Texto em estudo ->
#####

A violência, seja ela obstétrica, física ou psicológica, quando envolve a mulher, não tem classe social, cor, idade ou credo: todas nós estamos suscetíveis a ela.
Vivemos numa sociedade que não foi construída, pensada para nós. Tanto é que, muitas vezes, estivemos em segundo e terceiro plano —como figurantes.
Ser mulher é resistência e resiliência. É carregar dentro de si um instinto de sobrevivência. É estar sempre alerta e vigilante. Nem na hora do parto dá pra relaxar.
Você tem tratado esses traumas gerados atualmente de alguma forma?
O pai do Felipe foi muito parceiro e presente naquele momento. Mas fico pensando como é para mulheres que não tiveram seus parceiros ali para auxiliá-las?
Cada uma de nós tem que achar uma forma de se expressar e colocar isso para fora. Não existe regra. Hoje, converso sobre esse assunto com outras mulheres e me sinto mais confortável para contar essa experiência.
Felipe é minha cura! Toda vez que olho para ele, lembro o quanto tive que ser forte por ele, o quanto eu pensava que tinha que aguentar, não só por mim, mas por ele.
Ali você desenvolve também um sentimento de proteção, de garra, de força como nunca tinha sentido antes. Eu tinha que defender minha cria, lutar por ela. Só eu sei o quanto de esforço fiz para tê-lo em meus braços.
Falando sobre sua carreira. Há oito anos você anunciou que desceu seu manequim de 40 para 36. Estar na televisão é de uma certa forma estar exposta a uma pressão estética?
Não ligo para esse tipo de pressão. O importante é estarmos bem, nos sentirmos bem. Aprendi a comer direito durante a semana. Antes, não postava as minhas atividades físicas, então, as pessoas só me viam caminhando na praia em fotos de paparazzi.
Agora, ficou claro que faço musculação, aeróbico e dança. E não é para emagrecer. É pela saúde, mesmo. Física e mental. Depois da minha experiência de quase-morte, minha saúde virou prioridade.
Todas as mulheres passam por pressões estéticas, principalmente porque vivemos em uma sociedade machista. A diferença é que na carreira pública, na TV, as mulheres estão mais expostas e as pessoas se acham no direito de te julgar, quer você queira ou não.
Já ouvi comentários de pessoas sobre meu corpo, em épocas que estava mais magra, por exemplo. Comentários pesados, fazendo comparações, me atribuindo doenças que nunca tive.
Essas suposições viraram temas de programa que passavam a tarde debatendo meu corpo. Chegou ao ponto de uma empresa usar minha imagem para vender remédio na internet. Isso tudo sem minha autorização. Tanto que processamos essa empresa e ganhamos. Jamais faria campanha de remédios para emagrecer. Temos que ser responsáveis pelo que divulgamos e recomendamos.
O importante é você se gostar com o corpo que tem, se sentir bem, plena por dentro e por fora. Estar bem de cabeça, o resto fica irrelevante.

#####

Dados fornecidos ->
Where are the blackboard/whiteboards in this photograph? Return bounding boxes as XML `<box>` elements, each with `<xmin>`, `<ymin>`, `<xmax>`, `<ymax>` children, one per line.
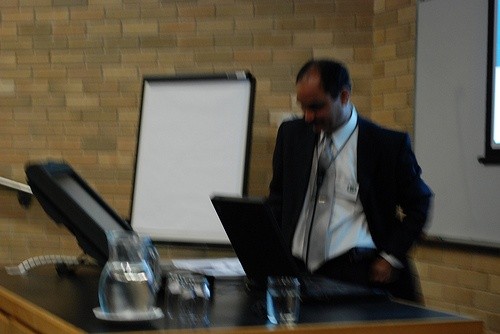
<box><xmin>129</xmin><ymin>72</ymin><xmax>256</xmax><ymax>253</ymax></box>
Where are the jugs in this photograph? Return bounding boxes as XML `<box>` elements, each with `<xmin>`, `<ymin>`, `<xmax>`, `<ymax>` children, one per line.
<box><xmin>97</xmin><ymin>230</ymin><xmax>155</xmax><ymax>315</ymax></box>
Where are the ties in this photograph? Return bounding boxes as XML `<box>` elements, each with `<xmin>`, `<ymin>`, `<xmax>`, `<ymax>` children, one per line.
<box><xmin>302</xmin><ymin>137</ymin><xmax>335</xmax><ymax>273</ymax></box>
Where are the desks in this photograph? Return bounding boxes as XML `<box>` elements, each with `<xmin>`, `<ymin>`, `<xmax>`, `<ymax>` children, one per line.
<box><xmin>0</xmin><ymin>238</ymin><xmax>484</xmax><ymax>334</ymax></box>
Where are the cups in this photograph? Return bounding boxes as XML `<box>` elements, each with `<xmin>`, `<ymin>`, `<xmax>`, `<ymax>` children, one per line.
<box><xmin>266</xmin><ymin>277</ymin><xmax>300</xmax><ymax>325</ymax></box>
<box><xmin>186</xmin><ymin>276</ymin><xmax>211</xmax><ymax>306</ymax></box>
<box><xmin>166</xmin><ymin>271</ymin><xmax>194</xmax><ymax>298</ymax></box>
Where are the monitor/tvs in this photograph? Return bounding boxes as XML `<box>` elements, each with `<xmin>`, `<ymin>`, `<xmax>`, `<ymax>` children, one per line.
<box><xmin>26</xmin><ymin>163</ymin><xmax>138</xmax><ymax>266</ymax></box>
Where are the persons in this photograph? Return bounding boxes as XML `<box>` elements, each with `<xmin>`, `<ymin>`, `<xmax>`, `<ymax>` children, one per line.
<box><xmin>264</xmin><ymin>59</ymin><xmax>432</xmax><ymax>302</ymax></box>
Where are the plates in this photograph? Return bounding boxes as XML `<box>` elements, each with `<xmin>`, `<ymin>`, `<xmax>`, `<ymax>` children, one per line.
<box><xmin>92</xmin><ymin>306</ymin><xmax>162</xmax><ymax>320</ymax></box>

#####

Tarefa 1 -> Reescreva o trecho do texto em estudo que se inicia nas palavras "Falando sobre sua" e vai até "saúde virou prioridade.", trocando "musculação" por "natação".
Tarefa 2 -> Segundo o texto em estudo, que atividades físicas a entrevistada afirma praticar?

Resolução 1 ->
Falando sobre sua carreira. Há oito anos você anunciou que desceu seu manequim de 40 para 36. Estar na televisão é de uma certa forma estar exposta a uma pressão estética?
Não ligo para esse tipo de pressão. O importante é estarmos bem, nos sentirmos bem. Aprendi a comer direito durante a semana. Antes, não postava as minhas atividades físicas, então, as pessoas só me viam caminhando na praia em fotos de paparazzi.
Agora, ficou claro que faço natação, aeróbico e dança. E não é para emagrecer. É pela saúde, mesmo. Física e mental. Depois da minha experiência de quase-morte, minha saúde virou prioridade.

Resolução 2 -> Musculação, aeróbico e dança.